O Caminho das Células Tronco, por Dráuzio Varella (clique AQUI pra ler na íntegra)
"Para deixar clara minha posição, defendo o direito de acesso ilimitado aos benefícios que essas pesquisas trarão. Os que, por razões religiosas, são contrários a elas, por julgarem que descongelar óvulos fecundados, inúteis, que nunca serão implantados em útero algum, é assassinato, merecem todo respeito. A eles deve ser assegurado o pleno direito de recusar submeter-se a esse tipo de tratamento (quando estiver disponível), tal como Testemunhas de Jeová recusam transfusões de sangue, mas não o de criar dispositivos legais para impor ditatorialmente suas convicções aos que não pensam da mesma forma."
Por seis votos contra cinco, o Supremo Tribunal Federal (STF) liberou nesta quinta-feira (29) as pesquisas científicas com células-tronco embrionárias sem nenhuma restrição, como previsto na Lei de Biossegurança.
Gilmar Mendes, presidente do STF, na sessão que aprovou as pesquisas
com células-tronco embrionárias (Foto: Wilson Dias/Agência Brasil)
O julgamento começou em março. A discussão foi interrompida por um pedido de vista do ministro Carlos Alberto Menezes Direito. Na quarta (28), o tema voltou à pauta do STF. Depois de quase 11 horas, o julgamento foi novamente suspenso e concluído nesta quinta, após quase cinco horas de sessão.
Aprovada pelo Congresso Nacional em 2005, a Lei de Biossegurança foi alvo de uma Ação Direta de Inconstitucionalidade (Adin) do então procurador-geral da República, Cláudio Fonteles. Ele alegou que a legislação fere a proteção constitucional do direito à vida e a dignidade da pessoa humana. Para Fonteles, a vida humana começa com a fecundação.
Ao encerrar a discussão, o presidente do Supremo, Gilmar Mendes, disse que o julgamento era um 'marco'. 'É em momentos como este que podemos perceber que a aparente onipotência do tribunal constitucional não pode restringir o legislador', declarou.
(...)"
[FONTE]
Pois então, hoje finalmente se encerrou a discussão jurídica do trecho da Lei de Biossegurança que tratava das pesquisas com células-tronco embrionárias. Mostrou-se muito mais uma discussão de posições religiosas do que exatamente jurídica, tanto que as argumentações contrárias sempre giravam em torno de defesa à vida, mas ninguém sabia exatamente definir em que momento da evolução do embrião já se caracterizaria a vida.

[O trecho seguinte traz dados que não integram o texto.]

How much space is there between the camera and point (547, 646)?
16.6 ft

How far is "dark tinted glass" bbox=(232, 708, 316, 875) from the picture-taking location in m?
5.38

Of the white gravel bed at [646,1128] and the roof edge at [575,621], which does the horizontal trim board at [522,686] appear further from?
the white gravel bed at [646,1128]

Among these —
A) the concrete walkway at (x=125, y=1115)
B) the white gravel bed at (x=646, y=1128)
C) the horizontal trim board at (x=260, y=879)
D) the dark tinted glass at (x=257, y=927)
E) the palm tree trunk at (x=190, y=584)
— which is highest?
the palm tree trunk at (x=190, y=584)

O fato é que os embriões obtidos para estas pesquisas não possuem mais utilidade. Permanecem congelados, porém não terão como destino serem implantados em úteros para se desenvolverem. Seu destino seria, inevitavelmente, o descarte. As normas da lei afirmam que só serão utilizados embriões inviáveis, e com a devida autorização do casal. Penso que se esse material pode ter uma função bem mais nobre que serem jogados no lixo, permitindo talvez, depois de muita pesquisa numa área promissora, soluções para problemas de saúde incuráveis que afligem tantas e tantas pessoas VIVAS e que poderiam ter vidas normais novamente.

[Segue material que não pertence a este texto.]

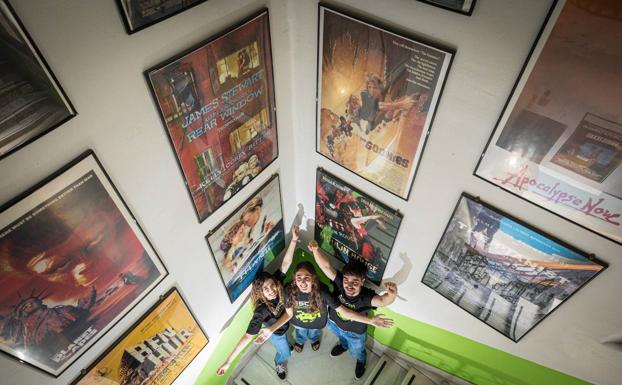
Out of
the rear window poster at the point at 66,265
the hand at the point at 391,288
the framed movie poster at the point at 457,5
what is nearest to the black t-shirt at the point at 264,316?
the hand at the point at 391,288

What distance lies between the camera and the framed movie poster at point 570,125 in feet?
4.40

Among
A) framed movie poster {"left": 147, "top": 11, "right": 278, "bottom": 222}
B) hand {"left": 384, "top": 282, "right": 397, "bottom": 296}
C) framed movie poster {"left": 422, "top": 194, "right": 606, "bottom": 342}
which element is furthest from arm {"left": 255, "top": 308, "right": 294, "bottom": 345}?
framed movie poster {"left": 147, "top": 11, "right": 278, "bottom": 222}

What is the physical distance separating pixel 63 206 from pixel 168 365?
162cm

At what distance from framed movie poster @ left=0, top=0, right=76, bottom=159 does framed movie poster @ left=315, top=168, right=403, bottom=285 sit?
5.90 ft

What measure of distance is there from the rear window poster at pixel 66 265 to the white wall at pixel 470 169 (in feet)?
4.56

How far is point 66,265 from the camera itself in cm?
163

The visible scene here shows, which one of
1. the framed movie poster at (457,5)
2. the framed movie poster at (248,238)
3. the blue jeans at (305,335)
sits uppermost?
the framed movie poster at (457,5)

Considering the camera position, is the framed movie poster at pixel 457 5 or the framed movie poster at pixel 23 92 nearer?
the framed movie poster at pixel 23 92

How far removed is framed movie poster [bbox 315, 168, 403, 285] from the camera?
8.89ft

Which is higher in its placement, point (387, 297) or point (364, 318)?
point (387, 297)

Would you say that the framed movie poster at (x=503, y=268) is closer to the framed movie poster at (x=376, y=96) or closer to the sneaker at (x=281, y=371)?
the framed movie poster at (x=376, y=96)

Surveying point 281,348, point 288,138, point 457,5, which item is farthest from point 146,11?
point 281,348

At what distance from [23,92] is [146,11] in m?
0.52

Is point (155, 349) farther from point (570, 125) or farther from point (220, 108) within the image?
point (570, 125)
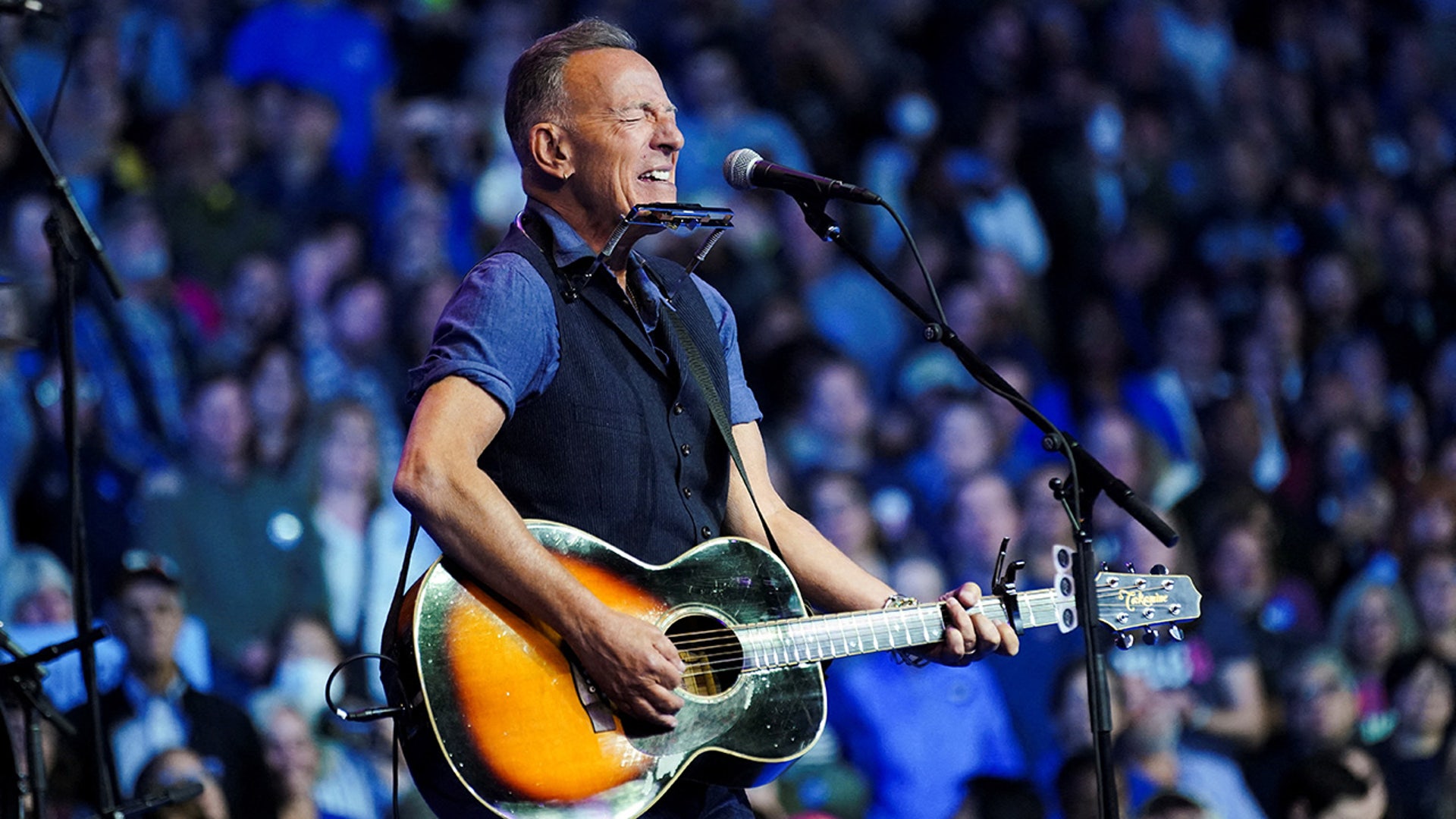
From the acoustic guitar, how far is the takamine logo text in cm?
4

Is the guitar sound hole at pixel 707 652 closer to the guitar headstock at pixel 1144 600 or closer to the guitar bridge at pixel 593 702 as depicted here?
the guitar bridge at pixel 593 702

Achei este texto do médico Dráuzio Varella, onde ele explica conceitos sobre células-troncos, suas possibilidades, e sua opinião a respeito. Este seu parágrafo especificamente traduz muito fielmente minha própria opinião.

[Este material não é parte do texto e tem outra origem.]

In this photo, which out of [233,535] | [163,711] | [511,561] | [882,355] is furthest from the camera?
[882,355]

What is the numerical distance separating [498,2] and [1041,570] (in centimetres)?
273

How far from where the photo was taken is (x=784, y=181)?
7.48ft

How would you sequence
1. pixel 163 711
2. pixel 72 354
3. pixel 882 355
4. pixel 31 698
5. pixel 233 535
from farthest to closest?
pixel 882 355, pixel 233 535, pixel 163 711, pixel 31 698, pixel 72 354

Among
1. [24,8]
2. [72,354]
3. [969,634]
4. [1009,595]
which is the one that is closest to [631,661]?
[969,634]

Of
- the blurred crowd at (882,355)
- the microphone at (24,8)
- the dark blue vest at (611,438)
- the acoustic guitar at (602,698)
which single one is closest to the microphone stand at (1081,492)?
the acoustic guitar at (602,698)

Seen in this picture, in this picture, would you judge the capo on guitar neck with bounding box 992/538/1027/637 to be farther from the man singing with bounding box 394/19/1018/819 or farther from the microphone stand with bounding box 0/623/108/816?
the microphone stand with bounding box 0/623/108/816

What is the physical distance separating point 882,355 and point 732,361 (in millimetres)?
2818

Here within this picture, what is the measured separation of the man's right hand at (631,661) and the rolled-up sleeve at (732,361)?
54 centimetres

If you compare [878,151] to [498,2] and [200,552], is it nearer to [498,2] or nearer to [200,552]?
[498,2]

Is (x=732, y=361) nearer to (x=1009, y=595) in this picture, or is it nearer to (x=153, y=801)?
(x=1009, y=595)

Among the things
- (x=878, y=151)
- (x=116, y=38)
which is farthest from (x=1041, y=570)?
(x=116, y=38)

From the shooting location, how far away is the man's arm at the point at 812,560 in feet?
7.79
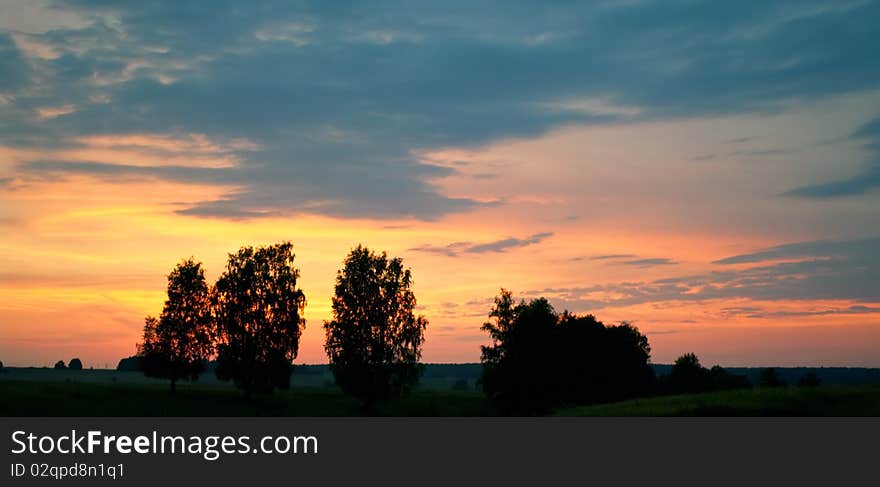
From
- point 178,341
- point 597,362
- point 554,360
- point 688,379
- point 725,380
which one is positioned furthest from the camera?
point 725,380

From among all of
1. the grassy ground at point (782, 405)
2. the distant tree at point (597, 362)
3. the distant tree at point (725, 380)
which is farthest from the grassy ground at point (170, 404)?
the distant tree at point (725, 380)

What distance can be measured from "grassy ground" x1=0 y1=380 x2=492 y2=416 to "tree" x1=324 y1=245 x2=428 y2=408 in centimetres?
539

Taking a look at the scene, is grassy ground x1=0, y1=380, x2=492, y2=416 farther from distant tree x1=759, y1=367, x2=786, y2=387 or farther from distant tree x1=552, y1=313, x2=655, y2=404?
distant tree x1=759, y1=367, x2=786, y2=387

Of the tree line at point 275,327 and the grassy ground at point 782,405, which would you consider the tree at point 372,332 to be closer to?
the tree line at point 275,327

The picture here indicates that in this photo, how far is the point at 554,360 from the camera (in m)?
113

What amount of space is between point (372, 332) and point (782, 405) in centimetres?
4520

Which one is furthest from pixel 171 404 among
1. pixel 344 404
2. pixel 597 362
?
pixel 597 362

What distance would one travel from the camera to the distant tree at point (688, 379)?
142m

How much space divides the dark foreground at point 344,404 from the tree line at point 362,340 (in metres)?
4.43

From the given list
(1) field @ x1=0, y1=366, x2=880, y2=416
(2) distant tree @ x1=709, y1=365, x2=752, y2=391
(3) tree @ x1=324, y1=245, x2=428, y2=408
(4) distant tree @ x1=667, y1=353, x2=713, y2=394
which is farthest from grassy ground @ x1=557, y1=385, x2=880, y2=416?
(2) distant tree @ x1=709, y1=365, x2=752, y2=391

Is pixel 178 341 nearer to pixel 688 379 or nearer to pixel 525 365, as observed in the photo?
pixel 525 365
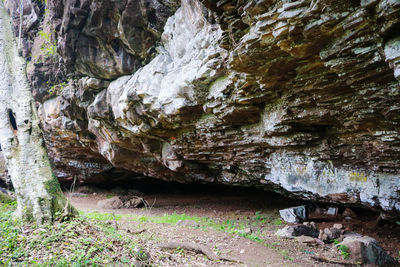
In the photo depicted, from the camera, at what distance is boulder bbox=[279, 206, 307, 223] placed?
9.83 metres

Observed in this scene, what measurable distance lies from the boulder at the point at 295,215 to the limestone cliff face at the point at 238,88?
1104mm

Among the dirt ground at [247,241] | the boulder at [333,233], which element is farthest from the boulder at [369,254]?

O Caminho das Células Tronco, por Dráuzio Varella (clique AQUI pra ler na íntegra)
"Para deixar clara minha posição, defendo o direito de acesso ilimitado aos benefícios que essas pesquisas trarão. Os que, por razões religiosas, são contrários a elas, por julgarem que descongelar óvulos fecundados, inúteis, que nunca serão implantados em útero algum, é assassinato, merecem todo respeito. A eles deve ser assegurado o pleno direito de recusar submeter-se a esse tipo de tratamento (quando estiver disponível), tal como Testemunhas de Jeová recusam transfusões de sangue, mas não o de criar dispositivos legais para impor ditatorialmente suas convicções aos que não pensam da mesma forma."